DOCUMENT EXTRACT:

□ □ □

This study was based on the search for environmentally friendly wood modification technologies to improve the physical and chemical properties of wood. The aim of this study was to determine the influence of different thermal treatments with additives Fe2O3 or FeCl3 in combination with tannic acid on the following issues: (1) the changes of mass, volume, and density of wood, obtained from different tree species—Pinus sylvestris L., Picea abies (L.) H. Karst., Pseudotsuga menziesii (Mirb.) Franco, Juglans regia L., and Acer platanoides L.; (2) the changes of total phenolic compounds (TPC) in biobased solvents after the hydrothermal processing of different tree species wood; (3) the changes of Fe concentration in different wood layers; and (4) to analyse wood chemical composition using Fourier-transform infrared (FT-IR) technique.

□ □ □

GIVEN DATA:
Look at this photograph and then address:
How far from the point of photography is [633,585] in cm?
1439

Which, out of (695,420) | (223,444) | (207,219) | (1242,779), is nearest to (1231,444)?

□ □ □

Rewrite the wood modification text between "This study was based" and "infrared (FT-IR) technique.", inclusive, swapping "tannic acid" for "gallic acid".

SOLUTION FOR THIS EXERCISE:
This study was based on the search for environmentally friendly wood modification technologies to improve the physical and chemical properties of wood. The aim of this study was to determine the influence of different thermal treatments with additives Fe2O3 or FeCl3 in combination with gallic acid on the following issues: (1) the changes of mass, volume, and density of wood, obtained from different tree species—Pinus sylvestris L., Picea abies (L.) H. Karst., Pseudotsuga menziesii (Mirb.) Franco, Juglans regia L., and Acer platanoides L.; (2) the changes of total phenolic compounds (TPC) in biobased solvents after the hydrothermal processing of different tree species wood; (3) the changes of Fe concentration in different wood layers; and (4) to analyse wood chemical composition using Fourier-transform infrared (FT-IR) technique.